ガイ・リッチーが初めて戦争を題材にした「コヴェナント約束の救出」。主演はジェイク・ギレンホール。彼が演じたのはアフガニスタンに派兵された兵士。タリバンとの戦いで負傷。彼は救出され、故郷へ帰る。その時彼を助けたアフガニスタン人を救出するために、彼は再びアフガニスタンを訪れる。
「コヴェナント約束の救出」★★★★☆
連日報道されているウクライナの戦争やガザの紛争。それ以外でもスーダンなどアフリカの各地では紛争が絶えない。
そんな中で現在はタリバンが実行支配するアフガニスタン。あの9・11以降タリバンへの制裁というかたちでアフガニスタンに乗り込んだアメリカ。しかし、20年もかけたのに、結局はタリバン政権復活への泥沼。
この映画のヒロイズムは、一歩間違えば「ランボー」的な展開になる。しかし、主演がギレンホールということもあって、決して好戦的な主人公にはなっていない。それでも視点はやはり西欧人のメンタリティ。
何が正しくて、何が間違っているのか、それを見極めるのは難しい。例えばガザの紛争では世界の多くの人は、パレスチナに同情的。でも、その裏にいるのは、ウクライナの戦争でロシアを積極的に支援しているイラン。

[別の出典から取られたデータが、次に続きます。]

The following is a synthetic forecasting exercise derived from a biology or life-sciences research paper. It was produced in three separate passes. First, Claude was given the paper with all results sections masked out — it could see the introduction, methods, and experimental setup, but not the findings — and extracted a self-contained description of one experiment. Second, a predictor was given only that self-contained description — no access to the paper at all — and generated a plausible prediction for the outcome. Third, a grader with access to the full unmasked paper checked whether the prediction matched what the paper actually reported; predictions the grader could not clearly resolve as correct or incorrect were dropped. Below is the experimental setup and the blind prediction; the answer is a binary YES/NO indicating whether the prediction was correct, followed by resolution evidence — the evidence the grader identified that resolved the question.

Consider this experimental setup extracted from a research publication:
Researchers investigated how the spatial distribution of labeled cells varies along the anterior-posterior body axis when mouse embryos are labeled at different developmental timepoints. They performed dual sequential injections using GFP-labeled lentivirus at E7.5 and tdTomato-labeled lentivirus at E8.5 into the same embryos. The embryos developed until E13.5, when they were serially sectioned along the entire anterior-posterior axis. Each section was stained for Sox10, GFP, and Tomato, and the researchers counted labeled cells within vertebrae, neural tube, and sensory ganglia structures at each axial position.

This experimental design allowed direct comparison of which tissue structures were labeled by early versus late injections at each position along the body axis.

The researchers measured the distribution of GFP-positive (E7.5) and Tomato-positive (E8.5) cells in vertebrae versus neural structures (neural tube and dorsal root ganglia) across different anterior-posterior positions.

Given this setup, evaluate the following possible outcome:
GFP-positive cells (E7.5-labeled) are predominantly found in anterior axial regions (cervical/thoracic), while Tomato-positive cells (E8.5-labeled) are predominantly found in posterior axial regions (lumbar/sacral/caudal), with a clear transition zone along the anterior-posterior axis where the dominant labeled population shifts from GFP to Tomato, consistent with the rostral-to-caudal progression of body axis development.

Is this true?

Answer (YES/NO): NO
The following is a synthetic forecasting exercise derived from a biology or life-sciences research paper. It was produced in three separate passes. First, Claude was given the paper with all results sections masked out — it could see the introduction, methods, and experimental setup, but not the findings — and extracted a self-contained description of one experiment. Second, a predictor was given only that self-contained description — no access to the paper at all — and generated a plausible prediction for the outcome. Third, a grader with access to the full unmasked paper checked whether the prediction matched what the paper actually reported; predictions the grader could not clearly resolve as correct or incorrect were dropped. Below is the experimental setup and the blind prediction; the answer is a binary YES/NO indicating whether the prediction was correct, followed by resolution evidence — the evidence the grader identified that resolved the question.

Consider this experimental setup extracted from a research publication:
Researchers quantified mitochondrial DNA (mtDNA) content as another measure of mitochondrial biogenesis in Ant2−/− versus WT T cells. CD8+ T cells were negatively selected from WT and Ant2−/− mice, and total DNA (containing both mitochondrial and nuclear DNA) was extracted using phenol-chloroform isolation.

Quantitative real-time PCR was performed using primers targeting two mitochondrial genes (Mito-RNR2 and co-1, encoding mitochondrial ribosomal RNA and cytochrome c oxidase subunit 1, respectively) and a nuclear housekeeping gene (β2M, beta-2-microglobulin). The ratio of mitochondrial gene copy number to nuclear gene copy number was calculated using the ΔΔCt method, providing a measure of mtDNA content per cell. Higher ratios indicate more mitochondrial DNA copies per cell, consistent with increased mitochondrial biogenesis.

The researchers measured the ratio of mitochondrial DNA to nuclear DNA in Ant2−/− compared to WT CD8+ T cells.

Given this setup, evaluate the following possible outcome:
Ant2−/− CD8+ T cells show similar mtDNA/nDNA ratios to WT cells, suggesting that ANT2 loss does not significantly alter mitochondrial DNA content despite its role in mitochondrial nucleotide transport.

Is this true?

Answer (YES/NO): NO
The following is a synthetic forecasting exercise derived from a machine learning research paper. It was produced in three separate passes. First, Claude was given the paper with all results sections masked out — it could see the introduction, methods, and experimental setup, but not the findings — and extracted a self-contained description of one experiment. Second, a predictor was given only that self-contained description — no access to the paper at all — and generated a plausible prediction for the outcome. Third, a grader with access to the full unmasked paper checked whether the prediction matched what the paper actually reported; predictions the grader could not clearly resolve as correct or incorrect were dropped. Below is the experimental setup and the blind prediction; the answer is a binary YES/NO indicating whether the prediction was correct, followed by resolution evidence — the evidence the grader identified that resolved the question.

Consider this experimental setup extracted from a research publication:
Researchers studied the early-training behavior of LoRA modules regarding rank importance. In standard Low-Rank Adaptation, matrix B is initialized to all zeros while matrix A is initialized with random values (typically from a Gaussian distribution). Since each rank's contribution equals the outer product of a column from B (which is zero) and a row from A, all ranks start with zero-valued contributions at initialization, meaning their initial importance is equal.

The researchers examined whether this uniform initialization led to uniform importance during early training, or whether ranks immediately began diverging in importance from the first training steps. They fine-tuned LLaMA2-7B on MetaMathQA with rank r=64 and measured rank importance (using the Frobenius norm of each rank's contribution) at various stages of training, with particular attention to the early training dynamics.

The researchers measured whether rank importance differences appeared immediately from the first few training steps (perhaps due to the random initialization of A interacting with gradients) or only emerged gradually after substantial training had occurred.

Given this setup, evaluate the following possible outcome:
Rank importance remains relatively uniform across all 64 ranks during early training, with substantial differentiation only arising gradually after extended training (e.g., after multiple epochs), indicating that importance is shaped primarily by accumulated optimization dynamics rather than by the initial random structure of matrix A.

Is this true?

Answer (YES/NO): YES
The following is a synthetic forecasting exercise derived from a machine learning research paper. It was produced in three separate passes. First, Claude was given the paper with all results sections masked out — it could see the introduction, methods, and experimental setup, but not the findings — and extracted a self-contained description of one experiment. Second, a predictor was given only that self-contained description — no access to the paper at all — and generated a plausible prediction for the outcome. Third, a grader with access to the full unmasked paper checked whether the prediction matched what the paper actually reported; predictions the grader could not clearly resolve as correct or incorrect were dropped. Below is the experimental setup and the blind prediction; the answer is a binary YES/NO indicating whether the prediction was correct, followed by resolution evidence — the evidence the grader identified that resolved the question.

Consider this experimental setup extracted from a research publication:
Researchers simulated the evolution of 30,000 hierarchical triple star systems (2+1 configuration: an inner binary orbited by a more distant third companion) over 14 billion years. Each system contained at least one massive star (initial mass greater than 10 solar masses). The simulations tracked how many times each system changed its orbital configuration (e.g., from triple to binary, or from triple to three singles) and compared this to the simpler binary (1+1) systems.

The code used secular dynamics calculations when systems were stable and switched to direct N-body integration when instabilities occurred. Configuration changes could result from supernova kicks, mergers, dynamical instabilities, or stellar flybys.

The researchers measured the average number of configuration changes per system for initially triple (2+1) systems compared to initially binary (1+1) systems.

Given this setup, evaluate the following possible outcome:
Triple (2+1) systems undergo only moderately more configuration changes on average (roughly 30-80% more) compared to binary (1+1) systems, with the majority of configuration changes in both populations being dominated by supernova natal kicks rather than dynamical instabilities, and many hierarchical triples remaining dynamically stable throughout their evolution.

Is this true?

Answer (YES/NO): NO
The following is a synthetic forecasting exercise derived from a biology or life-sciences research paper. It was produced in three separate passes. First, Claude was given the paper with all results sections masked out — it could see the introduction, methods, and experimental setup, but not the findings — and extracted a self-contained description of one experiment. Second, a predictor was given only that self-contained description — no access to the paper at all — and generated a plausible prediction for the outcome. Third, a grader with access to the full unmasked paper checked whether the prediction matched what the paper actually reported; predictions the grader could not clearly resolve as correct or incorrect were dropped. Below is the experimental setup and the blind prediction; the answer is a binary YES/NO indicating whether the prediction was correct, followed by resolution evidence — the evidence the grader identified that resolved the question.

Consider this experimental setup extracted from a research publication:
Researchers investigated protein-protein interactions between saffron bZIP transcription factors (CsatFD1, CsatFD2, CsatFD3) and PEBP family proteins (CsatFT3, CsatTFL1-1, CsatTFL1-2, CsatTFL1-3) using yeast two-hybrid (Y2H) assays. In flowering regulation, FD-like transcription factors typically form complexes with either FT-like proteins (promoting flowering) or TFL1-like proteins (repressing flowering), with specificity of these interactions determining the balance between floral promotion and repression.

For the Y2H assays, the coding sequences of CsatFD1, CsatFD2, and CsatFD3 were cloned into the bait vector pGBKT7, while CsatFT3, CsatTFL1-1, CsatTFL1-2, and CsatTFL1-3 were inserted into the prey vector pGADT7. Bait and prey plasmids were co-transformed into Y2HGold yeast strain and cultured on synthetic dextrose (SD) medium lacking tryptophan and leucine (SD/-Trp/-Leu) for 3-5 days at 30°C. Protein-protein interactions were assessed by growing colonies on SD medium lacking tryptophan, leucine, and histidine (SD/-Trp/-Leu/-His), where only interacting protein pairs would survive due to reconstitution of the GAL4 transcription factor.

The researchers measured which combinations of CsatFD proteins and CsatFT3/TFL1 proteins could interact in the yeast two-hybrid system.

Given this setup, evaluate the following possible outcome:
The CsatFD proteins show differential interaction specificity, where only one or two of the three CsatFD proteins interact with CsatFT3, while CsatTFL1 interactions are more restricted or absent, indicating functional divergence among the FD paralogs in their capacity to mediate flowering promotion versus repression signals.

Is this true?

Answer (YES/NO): NO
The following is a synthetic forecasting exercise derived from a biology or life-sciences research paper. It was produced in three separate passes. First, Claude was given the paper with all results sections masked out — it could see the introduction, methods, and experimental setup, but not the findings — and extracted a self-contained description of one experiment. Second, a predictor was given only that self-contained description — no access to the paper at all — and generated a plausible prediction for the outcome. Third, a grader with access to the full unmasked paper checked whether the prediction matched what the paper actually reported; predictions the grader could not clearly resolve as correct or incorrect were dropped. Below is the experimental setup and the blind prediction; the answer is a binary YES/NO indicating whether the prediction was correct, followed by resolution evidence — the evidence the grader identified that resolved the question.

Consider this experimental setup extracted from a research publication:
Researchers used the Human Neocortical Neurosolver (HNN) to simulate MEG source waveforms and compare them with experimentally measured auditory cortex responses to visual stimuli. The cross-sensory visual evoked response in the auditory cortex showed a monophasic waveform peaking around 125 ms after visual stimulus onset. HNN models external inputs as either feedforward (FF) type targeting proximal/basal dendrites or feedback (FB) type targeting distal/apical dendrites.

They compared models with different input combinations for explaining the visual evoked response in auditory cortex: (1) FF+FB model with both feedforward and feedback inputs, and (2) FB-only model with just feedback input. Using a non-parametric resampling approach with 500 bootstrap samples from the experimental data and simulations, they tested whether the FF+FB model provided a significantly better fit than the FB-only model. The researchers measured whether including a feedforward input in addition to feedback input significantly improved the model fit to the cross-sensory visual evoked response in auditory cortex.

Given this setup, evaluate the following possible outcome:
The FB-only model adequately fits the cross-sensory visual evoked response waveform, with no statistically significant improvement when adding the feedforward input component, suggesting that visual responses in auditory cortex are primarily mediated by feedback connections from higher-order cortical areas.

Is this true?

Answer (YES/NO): YES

イランは、国内では女性たちの自由を奪って問題になっている国。しかし、日本ではイラン非難の声はほとんど聞かない。
この映画で描かれるアフガニスタンもしかり。タリバンの政権を積極的に支持など出来ない。しかし、アフガニスタン人はそれを受け入れざるを得ない。
21世紀の世界はますます複雑になっている。正義なんて、もう死語なのだと、この映画を観て逆にため息が出た。